First, we calculate the four increments:

$$k_1 = \Delta t \cdot f(t, u) = 0.05 \cdot 1 = 0.05,$$

$$k_2 = \Delta t \cdot f\left(t + \frac{\Delta t}{2}, u + \frac{k_1}{2}\right) = 0.05 \cdot (1 + 0.05/2) = 0.05125,$$

$$k_3 = \Delta t \cdot f\left(t + \frac{\Delta t}{2}, u + \frac{k_2}{2}\right) = 0.05 \cdot (1 + 0.05125/2) = 0.0515625,$$

$$k_4 = \Delta t \cdot f(t + \Delta t, u + k_3) = 0.05 \cdot (1 + 0.0515625) = 0.052578125.$$

Then, we calculate the next value of $u$:

$$u(0.05) = u(0) + \frac{1}{6}(k_1 + 2k_2 + 2k_3 + k_4)$$

$$u(0.05) = 1 + \frac{1}{6}(0.05 + 2 \cdot 0.05125 + 2 \cdot 0.0515625 + 0.052578125)$$

$$u(0.05) = 1.05104166667.$$

Now that we have $u(0.05)$, we move on to $t = 0.1$.

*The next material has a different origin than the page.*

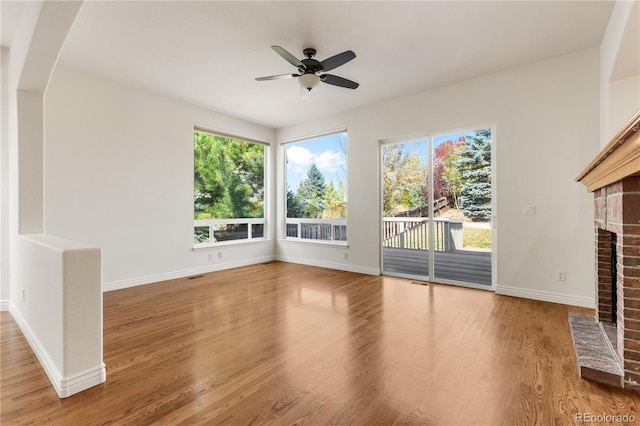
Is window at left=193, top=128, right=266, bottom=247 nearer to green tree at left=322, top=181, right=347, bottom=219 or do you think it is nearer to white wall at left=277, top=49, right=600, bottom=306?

Similarly, we first calculate the four increments:

$$k_1 = \Delta t \cdot f(t, u) = 0.05 \cdot 1.05104166667 = 0.0525520833335,$$

$$k_2 = \Delta t \cdot f\left(t + \frac{\Delta t}{2}, u + \frac{k_1}{2}\right) = 0.05 \cdot (1.05104166667 + 0.0525520833335/2) = 0.0531899049680,$$

$$k_3 = \Delta t \cdot f\left(t + \frac{\Delta t}{2}, u + \frac{k_2}{2}\right) = 0.05 \cdot (1.05104166667 + 0.0531899049680/2) = 0.0533905595735,$$

$$k_4 = \Delta t \cdot f(t + \Delta t, u + k_3) = 0.05 \cdot (1.05104166667 + 0.0533905595735) = 0.0552220602058.$$

Then, we calculate the next value of $u$:

$$u(0.1) = u(0.05) + \frac{1}{6}(k_1 + 2k_2 + 2k_3 + k_4)$$

$$u(0.1) = 1.05104166667 + \frac{1}{6}(0.0525520833335 + 2 \cdot 0.0531899049680 + 2 \cdot 0.0533905595735 + 0.0552220602058)$$

$$u(0.1) = 1.10517087727.$$

Advantages

Runge-Kutta methods, especially the 4th order, provide a good compromise between accuracy and computational effort.
They do not require the computation of higher derivatives of $f(t, u)$, unlike Taylor series methods.

Limitations

Runge-Kutta methods can become inefficient for stiff differential equations, which may require an implicit method.
The error accumulates with each step, hence they may not be suitable for problems requiring high precision.